Proof of Concept (PoC): "Is this technically possible?"

A PoC answers a feasibility question. Can the API actually do what I think? Can this model hit the latency I need? PoCs are not for users. They're for you. Build only when there's real technical risk — most app ideas in 2026 have zero technical risk.

Prototype: "Does this feel right?"

A prototype is a clickable mockup. Figma, a design tool, even slides. It answers UX questions: do users understand the flow? Is the value clear in 5 seconds? Show it to 10 target users before writing code. Prototypes save weeks.

MVP: "Will people pay?"

An MVP is a real, working product narrow enough to test the commercial hypothesis. It should do one thing end-to-end well enough that someone hands you money. Not five things mediocre. One.

The decision tree

  • Real technical unknowns? → PoC first (1–3 days).
  • Flow or value-prop unclear? → Prototype (3–5 days).
  • Demand unproven? → 48-hour demand test, not an MVP.
  • Demand proven? → MVP, scoped to one workflow (2–3 weeks max).

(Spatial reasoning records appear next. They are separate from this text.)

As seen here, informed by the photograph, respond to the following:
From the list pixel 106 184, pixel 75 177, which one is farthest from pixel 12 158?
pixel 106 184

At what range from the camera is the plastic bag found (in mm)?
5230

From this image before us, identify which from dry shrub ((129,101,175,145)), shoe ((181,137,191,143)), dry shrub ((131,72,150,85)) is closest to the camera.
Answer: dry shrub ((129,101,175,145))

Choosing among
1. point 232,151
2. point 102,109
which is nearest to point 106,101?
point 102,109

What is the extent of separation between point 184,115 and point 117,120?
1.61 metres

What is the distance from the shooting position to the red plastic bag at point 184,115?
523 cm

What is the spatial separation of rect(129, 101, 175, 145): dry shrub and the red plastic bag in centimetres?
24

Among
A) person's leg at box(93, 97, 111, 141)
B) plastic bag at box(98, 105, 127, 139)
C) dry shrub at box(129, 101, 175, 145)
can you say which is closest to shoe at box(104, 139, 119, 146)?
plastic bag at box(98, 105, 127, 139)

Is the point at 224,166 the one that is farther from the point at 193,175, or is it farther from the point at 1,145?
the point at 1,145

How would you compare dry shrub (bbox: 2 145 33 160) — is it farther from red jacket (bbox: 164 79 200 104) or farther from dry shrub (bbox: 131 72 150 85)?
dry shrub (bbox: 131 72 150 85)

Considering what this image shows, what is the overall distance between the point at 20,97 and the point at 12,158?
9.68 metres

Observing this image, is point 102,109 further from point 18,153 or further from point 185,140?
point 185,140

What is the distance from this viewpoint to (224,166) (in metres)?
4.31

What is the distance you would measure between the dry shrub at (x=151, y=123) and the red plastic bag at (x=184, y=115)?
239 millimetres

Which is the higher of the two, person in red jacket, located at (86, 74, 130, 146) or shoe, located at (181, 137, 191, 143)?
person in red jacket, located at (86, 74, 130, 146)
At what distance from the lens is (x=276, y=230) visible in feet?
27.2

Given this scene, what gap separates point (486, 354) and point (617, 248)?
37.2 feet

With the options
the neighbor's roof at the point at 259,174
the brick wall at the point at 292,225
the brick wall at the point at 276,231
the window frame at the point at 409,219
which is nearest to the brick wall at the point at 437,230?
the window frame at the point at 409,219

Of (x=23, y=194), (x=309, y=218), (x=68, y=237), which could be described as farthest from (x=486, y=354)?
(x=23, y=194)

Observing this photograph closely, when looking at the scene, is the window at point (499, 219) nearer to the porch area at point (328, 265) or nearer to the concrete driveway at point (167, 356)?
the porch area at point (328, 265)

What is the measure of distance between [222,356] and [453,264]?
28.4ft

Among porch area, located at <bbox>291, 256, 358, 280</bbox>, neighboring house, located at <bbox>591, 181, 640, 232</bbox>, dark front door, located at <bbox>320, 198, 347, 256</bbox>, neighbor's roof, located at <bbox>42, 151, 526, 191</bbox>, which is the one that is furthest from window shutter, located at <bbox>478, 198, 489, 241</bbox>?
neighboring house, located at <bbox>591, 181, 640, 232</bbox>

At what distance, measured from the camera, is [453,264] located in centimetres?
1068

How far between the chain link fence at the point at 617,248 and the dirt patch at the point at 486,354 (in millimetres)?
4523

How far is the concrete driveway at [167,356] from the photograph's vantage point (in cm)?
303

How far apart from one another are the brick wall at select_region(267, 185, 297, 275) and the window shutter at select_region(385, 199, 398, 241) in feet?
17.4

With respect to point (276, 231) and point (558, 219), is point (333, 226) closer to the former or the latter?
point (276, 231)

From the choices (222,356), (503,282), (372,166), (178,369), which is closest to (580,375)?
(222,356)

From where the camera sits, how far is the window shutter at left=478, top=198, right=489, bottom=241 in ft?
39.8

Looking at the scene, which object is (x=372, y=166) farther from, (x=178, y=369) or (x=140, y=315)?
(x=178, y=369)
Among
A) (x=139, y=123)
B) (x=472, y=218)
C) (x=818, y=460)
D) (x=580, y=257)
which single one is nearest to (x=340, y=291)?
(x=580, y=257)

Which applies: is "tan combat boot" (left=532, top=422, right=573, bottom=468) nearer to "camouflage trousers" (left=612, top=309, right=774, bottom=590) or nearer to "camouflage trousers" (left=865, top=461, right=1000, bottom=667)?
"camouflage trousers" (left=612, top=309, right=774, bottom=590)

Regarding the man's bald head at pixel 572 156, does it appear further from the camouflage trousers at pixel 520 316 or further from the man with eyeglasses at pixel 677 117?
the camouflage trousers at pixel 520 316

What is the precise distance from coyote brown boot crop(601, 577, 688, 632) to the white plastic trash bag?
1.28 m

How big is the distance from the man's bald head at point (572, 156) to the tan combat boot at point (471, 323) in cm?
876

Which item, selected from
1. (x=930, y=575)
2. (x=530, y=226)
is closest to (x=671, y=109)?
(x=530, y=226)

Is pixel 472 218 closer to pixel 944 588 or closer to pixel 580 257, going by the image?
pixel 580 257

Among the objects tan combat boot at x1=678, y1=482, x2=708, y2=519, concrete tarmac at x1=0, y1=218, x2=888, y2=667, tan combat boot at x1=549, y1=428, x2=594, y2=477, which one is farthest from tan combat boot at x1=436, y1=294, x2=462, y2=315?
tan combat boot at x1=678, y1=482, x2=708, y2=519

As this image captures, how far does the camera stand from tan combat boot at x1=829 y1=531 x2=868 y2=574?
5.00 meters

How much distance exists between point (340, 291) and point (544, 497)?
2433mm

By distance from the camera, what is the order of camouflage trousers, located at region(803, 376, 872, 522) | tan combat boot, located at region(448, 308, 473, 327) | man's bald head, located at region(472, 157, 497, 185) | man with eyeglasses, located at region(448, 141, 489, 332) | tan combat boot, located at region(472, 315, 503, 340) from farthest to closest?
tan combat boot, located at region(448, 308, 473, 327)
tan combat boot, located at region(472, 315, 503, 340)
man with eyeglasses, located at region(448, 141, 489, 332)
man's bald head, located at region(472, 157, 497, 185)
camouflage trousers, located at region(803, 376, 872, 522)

The trap most founders fall into

They call a 12-feature, 3-month build an "MVP." It isn't. That's a product. A real MVP is embarrassingly small — see The Vibe-Coding Trap for why AI tools make this trap worse, not better.

The honest sequence

Validation → Prototype → MVP → Product. Skip steps and you'll either build the wrong thing or build it for nobody. The good news: validation and prototyping together cost a long weekend.